=== Provided entries ===
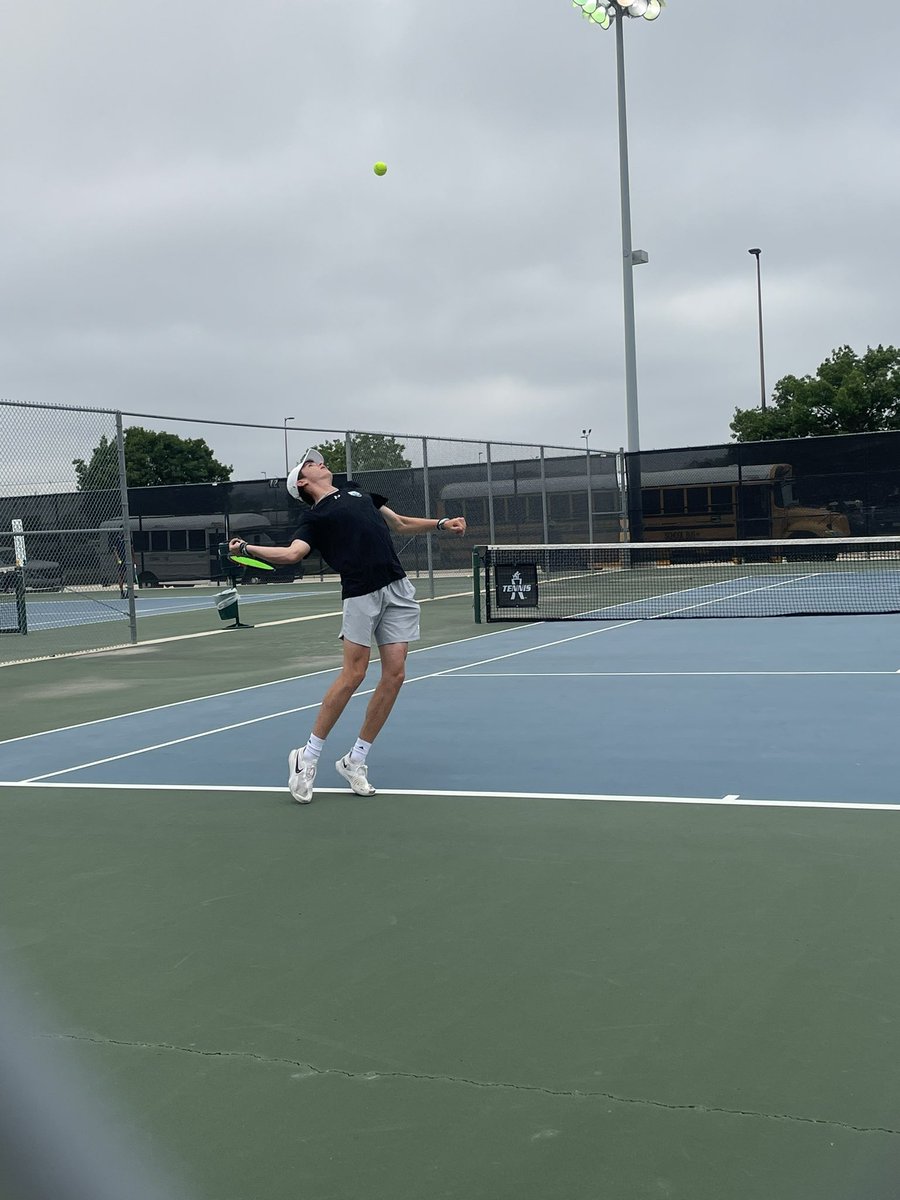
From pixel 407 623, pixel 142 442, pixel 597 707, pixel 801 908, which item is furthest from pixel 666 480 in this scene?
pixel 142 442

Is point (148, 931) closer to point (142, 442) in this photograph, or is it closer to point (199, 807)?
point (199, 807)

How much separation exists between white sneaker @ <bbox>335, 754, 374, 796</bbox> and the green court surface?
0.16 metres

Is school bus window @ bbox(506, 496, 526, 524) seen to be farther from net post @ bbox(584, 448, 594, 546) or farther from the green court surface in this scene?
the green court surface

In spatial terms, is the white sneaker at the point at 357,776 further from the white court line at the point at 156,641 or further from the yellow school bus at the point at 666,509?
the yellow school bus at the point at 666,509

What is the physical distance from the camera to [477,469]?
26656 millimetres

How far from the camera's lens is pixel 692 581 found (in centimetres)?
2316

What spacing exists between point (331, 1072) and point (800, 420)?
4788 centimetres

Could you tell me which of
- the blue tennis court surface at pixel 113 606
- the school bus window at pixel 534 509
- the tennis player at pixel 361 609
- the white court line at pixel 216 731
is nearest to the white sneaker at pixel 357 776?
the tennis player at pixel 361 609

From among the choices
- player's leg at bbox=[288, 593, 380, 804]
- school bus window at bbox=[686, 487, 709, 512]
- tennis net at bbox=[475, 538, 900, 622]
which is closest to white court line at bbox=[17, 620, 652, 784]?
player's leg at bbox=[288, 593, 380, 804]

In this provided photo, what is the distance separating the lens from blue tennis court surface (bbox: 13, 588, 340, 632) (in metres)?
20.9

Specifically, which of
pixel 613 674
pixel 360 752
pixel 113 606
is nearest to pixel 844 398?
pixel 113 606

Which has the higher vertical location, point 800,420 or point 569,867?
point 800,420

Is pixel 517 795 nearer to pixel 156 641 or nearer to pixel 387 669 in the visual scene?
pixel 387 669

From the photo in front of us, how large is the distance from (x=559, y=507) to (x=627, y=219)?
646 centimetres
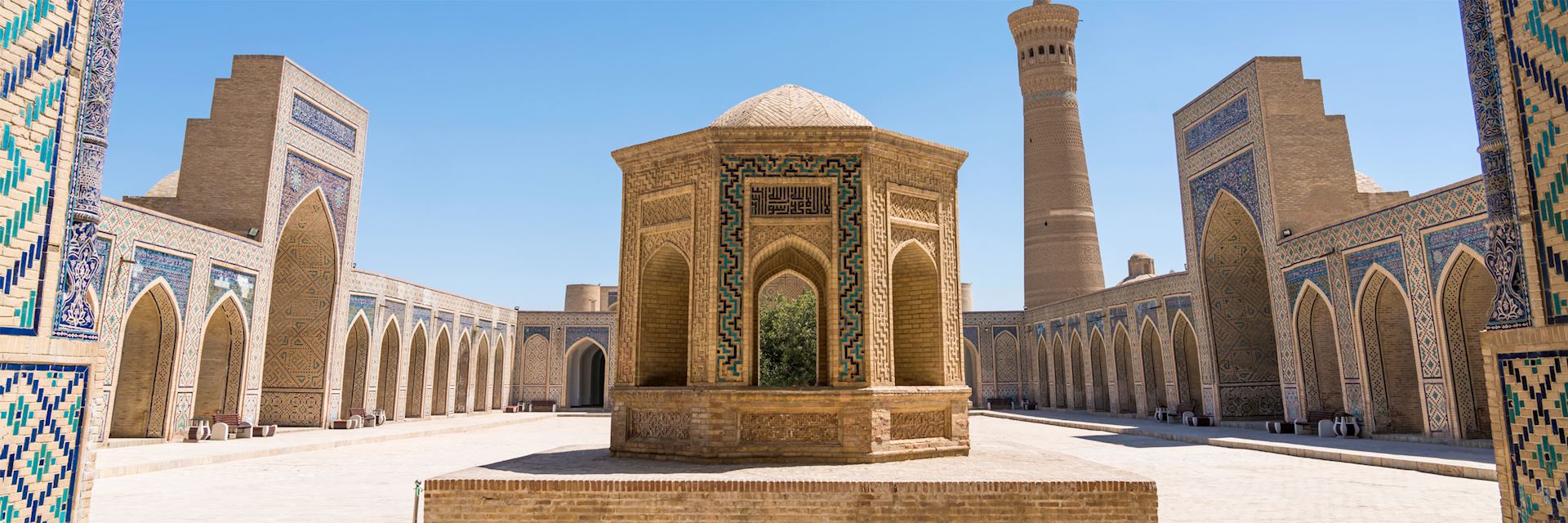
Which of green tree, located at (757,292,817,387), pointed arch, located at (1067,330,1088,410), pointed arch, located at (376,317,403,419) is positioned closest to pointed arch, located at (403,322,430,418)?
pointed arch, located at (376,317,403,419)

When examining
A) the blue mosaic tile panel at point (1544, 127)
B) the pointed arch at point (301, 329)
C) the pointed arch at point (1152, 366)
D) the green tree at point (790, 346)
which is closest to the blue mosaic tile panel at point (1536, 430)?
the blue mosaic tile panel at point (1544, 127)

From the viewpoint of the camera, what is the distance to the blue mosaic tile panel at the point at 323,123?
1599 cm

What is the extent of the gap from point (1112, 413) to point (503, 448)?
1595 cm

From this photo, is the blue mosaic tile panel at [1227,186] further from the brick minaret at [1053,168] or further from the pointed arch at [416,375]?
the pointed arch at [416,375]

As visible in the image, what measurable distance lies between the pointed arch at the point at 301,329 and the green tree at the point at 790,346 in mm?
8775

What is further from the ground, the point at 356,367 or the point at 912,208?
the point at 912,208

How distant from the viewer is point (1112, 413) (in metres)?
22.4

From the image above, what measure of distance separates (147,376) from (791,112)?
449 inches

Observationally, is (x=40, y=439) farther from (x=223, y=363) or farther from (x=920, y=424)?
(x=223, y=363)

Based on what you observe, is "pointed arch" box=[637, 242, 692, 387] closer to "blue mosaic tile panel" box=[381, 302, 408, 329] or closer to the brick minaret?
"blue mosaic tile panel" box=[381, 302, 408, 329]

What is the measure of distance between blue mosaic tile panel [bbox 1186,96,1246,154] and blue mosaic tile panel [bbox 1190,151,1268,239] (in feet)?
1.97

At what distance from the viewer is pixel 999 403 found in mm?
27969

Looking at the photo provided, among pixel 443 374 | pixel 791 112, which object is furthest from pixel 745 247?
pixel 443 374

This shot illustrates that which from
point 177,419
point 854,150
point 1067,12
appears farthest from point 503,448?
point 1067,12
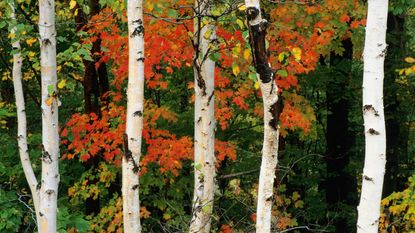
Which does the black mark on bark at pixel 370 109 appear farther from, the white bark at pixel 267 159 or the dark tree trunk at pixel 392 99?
===
Your objective: Copy all of the entries above word for word, leaving out the pictures.

Exercise answer:
From pixel 407 623, pixel 142 442, pixel 597 707, pixel 801 908, which item is furthest from pixel 666 480 in this scene?
pixel 142 442

Is point (148, 931) closer to point (142, 442) in this photograph, or is it closer to point (199, 807)?
point (199, 807)

How much separation exists between white sneaker @ <bbox>335, 754, 374, 796</bbox> and the green court surface?
0.16 metres

Is school bus window @ bbox(506, 496, 526, 524) seen to be farther from net post @ bbox(584, 448, 594, 546) or farther from the green court surface in this scene?
the green court surface

In spatial terms, is the white sneaker at the point at 357,776 further from the white court line at the point at 156,641 or further from the yellow school bus at the point at 666,509?
the yellow school bus at the point at 666,509

What is the physical distance from the camera to [477,469]?
26656 millimetres

How far from the camera's lens is pixel 692 581 found (in centimetres)?
2316

What spacing exists between point (331, 1072) and point (800, 420)?
4788 centimetres

Could you tell me which of
- the blue tennis court surface at pixel 113 606
- the school bus window at pixel 534 509
- the tennis player at pixel 361 609
- the white court line at pixel 216 731
is nearest to the white sneaker at pixel 357 776?
the tennis player at pixel 361 609

From among the choices
- player's leg at bbox=[288, 593, 380, 804]
- school bus window at bbox=[686, 487, 709, 512]
- tennis net at bbox=[475, 538, 900, 622]
which is closest to white court line at bbox=[17, 620, 652, 784]?
player's leg at bbox=[288, 593, 380, 804]

In this provided photo, what is the distance separating the lens from blue tennis court surface (bbox: 13, 588, 340, 632) (in metres)?
20.9

Specifically, which of
pixel 613 674
pixel 360 752
pixel 113 606
is nearest to pixel 844 398?
pixel 113 606

Which has the higher vertical location, point 800,420 or point 569,867?
point 800,420

Is pixel 517 795 nearer to pixel 156 641 or nearer to pixel 387 669 in the visual scene?
pixel 387 669

From the photo in front of us, how large is the distance from (x=559, y=507) to (x=627, y=219)?
646 centimetres
Which of green tree, located at (757,292,817,387), pointed arch, located at (1067,330,1088,410), pointed arch, located at (376,317,403,419) is positioned closest to pointed arch, located at (403,322,430,418)?
pointed arch, located at (376,317,403,419)

When examining
A) the blue mosaic tile panel at point (1544, 127)
B) the pointed arch at point (301, 329)
C) the pointed arch at point (1152, 366)
D) the green tree at point (790, 346)
which is closest to the blue mosaic tile panel at point (1536, 430)?
the blue mosaic tile panel at point (1544, 127)

From the viewpoint of the camera, what is the distance to the blue mosaic tile panel at the point at 323,123?
1599 cm

What is the extent of the gap from point (1112, 413) to point (503, 448)?
1595 cm

From this photo, is the blue mosaic tile panel at [1227,186] further from the brick minaret at [1053,168] or further from the pointed arch at [416,375]?
the pointed arch at [416,375]

As visible in the image, what measurable distance lies between the pointed arch at the point at 301,329 and the green tree at the point at 790,346 in mm?
8775

What is further from the ground, the point at 356,367 or the point at 912,208?
the point at 912,208

How distant from the viewer is point (1112, 413) (in metres)?
22.4

From the image above, what measure of distance separates (147,376) from (791,112)?
449 inches

Observationally, is (x=40, y=439) farther from (x=223, y=363) or farther from (x=920, y=424)?
(x=223, y=363)

Based on what you observe, is "pointed arch" box=[637, 242, 692, 387] closer to "blue mosaic tile panel" box=[381, 302, 408, 329] or closer to the brick minaret?
"blue mosaic tile panel" box=[381, 302, 408, 329]

What is the measure of distance between blue mosaic tile panel [bbox 1186,96,1246,154] and blue mosaic tile panel [bbox 1190,151,1268,239] (in feet)?
1.97

At what distance from the viewer is pixel 999 403 found in mm?
27969

Looking at the photo provided, among pixel 443 374 | pixel 791 112, which object is furthest from pixel 745 247?
pixel 443 374

This shot illustrates that which from
point 177,419
point 854,150
point 1067,12
appears farthest from point 503,448?
point 1067,12
Which does the black mark on bark at pixel 370 109 appear farther from, the white bark at pixel 267 159 or the dark tree trunk at pixel 392 99?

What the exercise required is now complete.